---- Extracted entries
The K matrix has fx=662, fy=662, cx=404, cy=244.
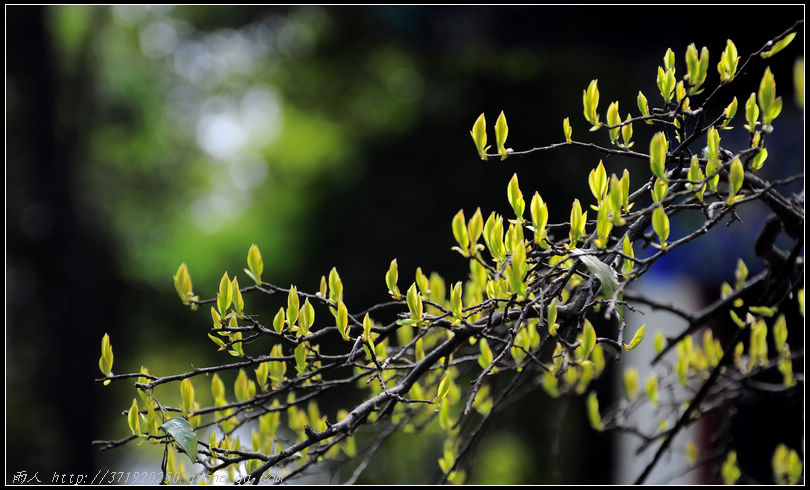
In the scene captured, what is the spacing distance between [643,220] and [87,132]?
13.5 ft

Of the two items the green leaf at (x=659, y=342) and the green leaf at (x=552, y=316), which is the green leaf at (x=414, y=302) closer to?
the green leaf at (x=552, y=316)

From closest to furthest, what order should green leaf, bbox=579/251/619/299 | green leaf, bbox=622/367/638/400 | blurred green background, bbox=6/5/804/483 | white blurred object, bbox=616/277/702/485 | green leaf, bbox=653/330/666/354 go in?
green leaf, bbox=579/251/619/299, green leaf, bbox=653/330/666/354, green leaf, bbox=622/367/638/400, white blurred object, bbox=616/277/702/485, blurred green background, bbox=6/5/804/483

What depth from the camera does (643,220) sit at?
73 cm

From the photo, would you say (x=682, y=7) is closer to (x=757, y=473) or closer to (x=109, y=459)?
(x=757, y=473)

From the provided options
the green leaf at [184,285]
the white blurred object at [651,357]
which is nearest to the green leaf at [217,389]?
the green leaf at [184,285]

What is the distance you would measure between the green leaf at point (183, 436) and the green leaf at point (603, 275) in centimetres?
40

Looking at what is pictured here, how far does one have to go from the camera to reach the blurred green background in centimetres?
313

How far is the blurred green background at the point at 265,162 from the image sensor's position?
123 inches

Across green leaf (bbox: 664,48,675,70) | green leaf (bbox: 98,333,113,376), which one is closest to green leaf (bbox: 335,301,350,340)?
green leaf (bbox: 98,333,113,376)

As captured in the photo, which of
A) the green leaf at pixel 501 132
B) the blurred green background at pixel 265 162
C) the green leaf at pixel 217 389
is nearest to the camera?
the green leaf at pixel 501 132

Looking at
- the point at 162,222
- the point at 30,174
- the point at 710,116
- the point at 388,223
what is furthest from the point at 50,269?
the point at 710,116

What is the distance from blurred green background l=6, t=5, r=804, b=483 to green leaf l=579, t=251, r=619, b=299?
161 centimetres

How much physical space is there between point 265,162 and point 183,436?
492cm

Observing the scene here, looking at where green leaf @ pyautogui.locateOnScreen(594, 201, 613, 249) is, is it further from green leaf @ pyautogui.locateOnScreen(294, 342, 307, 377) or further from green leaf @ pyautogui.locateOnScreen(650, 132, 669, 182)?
green leaf @ pyautogui.locateOnScreen(294, 342, 307, 377)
--------
Repeat the material exactly as it reads, without any of its pictures.

> [Response to the task]
The K matrix has fx=662, fy=662, cx=404, cy=244.
In the scene captured, what is the spacing distance between [643,220] and [87,132]?
13.5 ft

Of the two items the green leaf at (x=659, y=342) and the green leaf at (x=552, y=316), which is the green leaf at (x=414, y=302) closer to?
the green leaf at (x=552, y=316)

From closest to furthest, what order should green leaf, bbox=579/251/619/299 | green leaf, bbox=622/367/638/400 | blurred green background, bbox=6/5/804/483 | white blurred object, bbox=616/277/702/485 | green leaf, bbox=653/330/666/354 go in?
green leaf, bbox=579/251/619/299, green leaf, bbox=653/330/666/354, green leaf, bbox=622/367/638/400, white blurred object, bbox=616/277/702/485, blurred green background, bbox=6/5/804/483

What depth from the camera does (643,220) sit at?
73 cm

From the photo, would you say (x=682, y=7) is closer to (x=757, y=473) or closer to (x=109, y=459)?
(x=757, y=473)

From the provided options
the green leaf at [184,285]
the white blurred object at [651,357]
which is nearest to the green leaf at [217,389]?
the green leaf at [184,285]

What is the distance you would measure between the green leaf at point (183, 436) and the green leaf at point (603, 275) in centimetres?
40

Looking at what is pictured here, how far does one have to go from the camera to reach the blurred green background in centimetres?
313

How far is the blurred green background at the point at 265,162 from the image sensor's position?
123 inches

Across green leaf (bbox: 664,48,675,70) | green leaf (bbox: 98,333,113,376), which one is closest to green leaf (bbox: 335,301,350,340)?
green leaf (bbox: 98,333,113,376)

As captured in the photo, which of
A) the green leaf at pixel 501 132
B) the blurred green background at pixel 265 162
C) the green leaf at pixel 217 389
is nearest to the camera?
the green leaf at pixel 501 132

Looking at
- the point at 162,222
- the point at 30,174
- the point at 710,116
- the point at 388,223
what is furthest from the point at 50,269?
the point at 710,116

What is the distance from blurred green background l=6, t=5, r=804, b=483 to green leaf l=579, t=251, r=619, b=299?
161 centimetres

How much physical space is there between point 265,162 and point 183,436?
492cm

Observing the scene here, looking at where green leaf @ pyautogui.locateOnScreen(594, 201, 613, 249) is, is it further from green leaf @ pyautogui.locateOnScreen(294, 342, 307, 377) or further from green leaf @ pyautogui.locateOnScreen(650, 132, 669, 182)?
green leaf @ pyautogui.locateOnScreen(294, 342, 307, 377)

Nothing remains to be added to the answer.